Rows:
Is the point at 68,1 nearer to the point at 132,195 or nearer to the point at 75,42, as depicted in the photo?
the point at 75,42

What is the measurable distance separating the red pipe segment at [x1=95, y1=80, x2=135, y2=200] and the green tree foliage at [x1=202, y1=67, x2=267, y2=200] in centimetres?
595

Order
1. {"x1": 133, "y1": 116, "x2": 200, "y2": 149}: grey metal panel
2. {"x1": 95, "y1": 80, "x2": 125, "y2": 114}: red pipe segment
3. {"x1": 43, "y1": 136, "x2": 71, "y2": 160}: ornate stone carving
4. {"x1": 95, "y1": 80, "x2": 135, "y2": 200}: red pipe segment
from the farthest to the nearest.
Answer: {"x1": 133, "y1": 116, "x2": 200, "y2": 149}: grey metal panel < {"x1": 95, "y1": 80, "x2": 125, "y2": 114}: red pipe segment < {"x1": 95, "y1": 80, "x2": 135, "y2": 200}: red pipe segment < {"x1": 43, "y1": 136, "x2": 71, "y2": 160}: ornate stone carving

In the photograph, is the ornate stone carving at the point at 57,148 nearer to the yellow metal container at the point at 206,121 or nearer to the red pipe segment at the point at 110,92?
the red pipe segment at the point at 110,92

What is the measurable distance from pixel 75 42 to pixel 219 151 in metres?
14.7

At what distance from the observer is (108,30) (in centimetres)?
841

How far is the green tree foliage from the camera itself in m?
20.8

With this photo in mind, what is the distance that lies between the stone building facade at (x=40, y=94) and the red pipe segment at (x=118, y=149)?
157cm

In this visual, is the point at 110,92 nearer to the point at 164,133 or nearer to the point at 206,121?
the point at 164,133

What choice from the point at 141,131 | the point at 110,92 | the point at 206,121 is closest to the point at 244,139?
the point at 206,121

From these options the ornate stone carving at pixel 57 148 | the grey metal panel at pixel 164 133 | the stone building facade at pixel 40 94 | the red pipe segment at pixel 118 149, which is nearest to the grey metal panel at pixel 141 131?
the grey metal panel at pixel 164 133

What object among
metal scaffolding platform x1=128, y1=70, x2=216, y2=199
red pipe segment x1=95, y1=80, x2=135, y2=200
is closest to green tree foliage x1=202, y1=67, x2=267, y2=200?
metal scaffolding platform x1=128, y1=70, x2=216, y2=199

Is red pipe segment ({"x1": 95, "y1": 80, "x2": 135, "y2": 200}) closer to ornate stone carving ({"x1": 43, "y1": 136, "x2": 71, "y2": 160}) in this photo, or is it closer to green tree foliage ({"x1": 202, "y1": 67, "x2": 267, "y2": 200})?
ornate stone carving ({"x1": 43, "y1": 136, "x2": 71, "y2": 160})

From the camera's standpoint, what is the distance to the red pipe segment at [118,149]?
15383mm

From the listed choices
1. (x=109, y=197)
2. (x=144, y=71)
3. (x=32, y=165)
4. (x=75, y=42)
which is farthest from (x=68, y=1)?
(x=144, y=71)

==

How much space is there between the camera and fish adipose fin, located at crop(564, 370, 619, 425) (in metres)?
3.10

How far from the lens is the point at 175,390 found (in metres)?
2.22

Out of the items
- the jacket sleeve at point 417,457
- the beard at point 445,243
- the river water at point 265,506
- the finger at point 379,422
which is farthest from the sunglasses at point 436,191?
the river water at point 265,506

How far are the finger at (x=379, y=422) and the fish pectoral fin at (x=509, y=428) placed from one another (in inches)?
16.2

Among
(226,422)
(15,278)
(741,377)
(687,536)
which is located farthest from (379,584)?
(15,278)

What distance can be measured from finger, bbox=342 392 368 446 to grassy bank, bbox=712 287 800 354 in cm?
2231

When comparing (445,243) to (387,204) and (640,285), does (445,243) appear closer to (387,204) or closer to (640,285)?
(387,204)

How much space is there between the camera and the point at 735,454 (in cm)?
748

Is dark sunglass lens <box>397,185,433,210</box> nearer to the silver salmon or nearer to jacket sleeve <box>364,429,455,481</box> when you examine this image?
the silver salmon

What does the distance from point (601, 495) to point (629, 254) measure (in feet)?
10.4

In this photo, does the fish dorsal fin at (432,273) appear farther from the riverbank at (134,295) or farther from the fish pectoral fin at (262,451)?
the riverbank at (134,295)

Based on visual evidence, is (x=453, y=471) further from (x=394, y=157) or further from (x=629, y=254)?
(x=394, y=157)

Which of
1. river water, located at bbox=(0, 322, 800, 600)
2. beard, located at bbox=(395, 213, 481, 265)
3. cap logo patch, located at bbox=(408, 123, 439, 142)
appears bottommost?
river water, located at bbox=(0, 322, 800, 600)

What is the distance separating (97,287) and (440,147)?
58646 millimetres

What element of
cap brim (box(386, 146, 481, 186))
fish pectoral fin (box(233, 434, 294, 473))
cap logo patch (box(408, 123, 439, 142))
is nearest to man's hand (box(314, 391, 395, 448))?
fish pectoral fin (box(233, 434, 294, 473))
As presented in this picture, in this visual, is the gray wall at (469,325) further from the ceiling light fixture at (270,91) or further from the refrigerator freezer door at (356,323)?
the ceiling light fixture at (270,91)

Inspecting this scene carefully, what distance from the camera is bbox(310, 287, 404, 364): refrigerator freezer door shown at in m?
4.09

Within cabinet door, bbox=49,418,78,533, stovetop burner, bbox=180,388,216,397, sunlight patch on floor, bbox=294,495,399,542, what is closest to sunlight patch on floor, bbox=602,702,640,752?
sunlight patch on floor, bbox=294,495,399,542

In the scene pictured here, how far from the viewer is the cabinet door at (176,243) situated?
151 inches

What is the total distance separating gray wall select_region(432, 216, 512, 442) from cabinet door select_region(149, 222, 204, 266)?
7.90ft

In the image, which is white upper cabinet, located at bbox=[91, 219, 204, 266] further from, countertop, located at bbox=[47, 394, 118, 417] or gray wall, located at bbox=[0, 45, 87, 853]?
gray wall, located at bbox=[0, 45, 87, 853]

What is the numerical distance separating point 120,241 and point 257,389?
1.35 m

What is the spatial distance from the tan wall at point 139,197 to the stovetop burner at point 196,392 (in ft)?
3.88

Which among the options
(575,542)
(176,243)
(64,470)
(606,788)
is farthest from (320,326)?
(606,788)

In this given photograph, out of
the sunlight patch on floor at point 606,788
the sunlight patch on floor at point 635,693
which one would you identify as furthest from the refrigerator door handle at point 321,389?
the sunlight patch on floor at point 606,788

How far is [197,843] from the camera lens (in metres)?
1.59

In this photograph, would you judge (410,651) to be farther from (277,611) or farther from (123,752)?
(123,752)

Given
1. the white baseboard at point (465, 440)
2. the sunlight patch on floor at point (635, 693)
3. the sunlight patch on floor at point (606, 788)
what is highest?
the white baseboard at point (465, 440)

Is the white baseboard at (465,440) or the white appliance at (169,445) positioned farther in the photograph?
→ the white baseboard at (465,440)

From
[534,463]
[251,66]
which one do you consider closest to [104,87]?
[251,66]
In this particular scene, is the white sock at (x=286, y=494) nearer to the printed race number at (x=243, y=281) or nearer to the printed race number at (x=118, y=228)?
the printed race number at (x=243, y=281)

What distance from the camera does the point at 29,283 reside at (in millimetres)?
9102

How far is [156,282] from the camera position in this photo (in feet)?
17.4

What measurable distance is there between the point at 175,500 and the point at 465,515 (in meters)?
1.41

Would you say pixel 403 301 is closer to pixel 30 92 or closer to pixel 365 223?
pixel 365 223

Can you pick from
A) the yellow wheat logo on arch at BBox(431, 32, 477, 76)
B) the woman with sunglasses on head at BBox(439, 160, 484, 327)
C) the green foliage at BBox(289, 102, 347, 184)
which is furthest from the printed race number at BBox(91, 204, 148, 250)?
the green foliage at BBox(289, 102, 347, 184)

Task brief:
State how many lines of the records contain the string "green", and give only the number.

In response:
6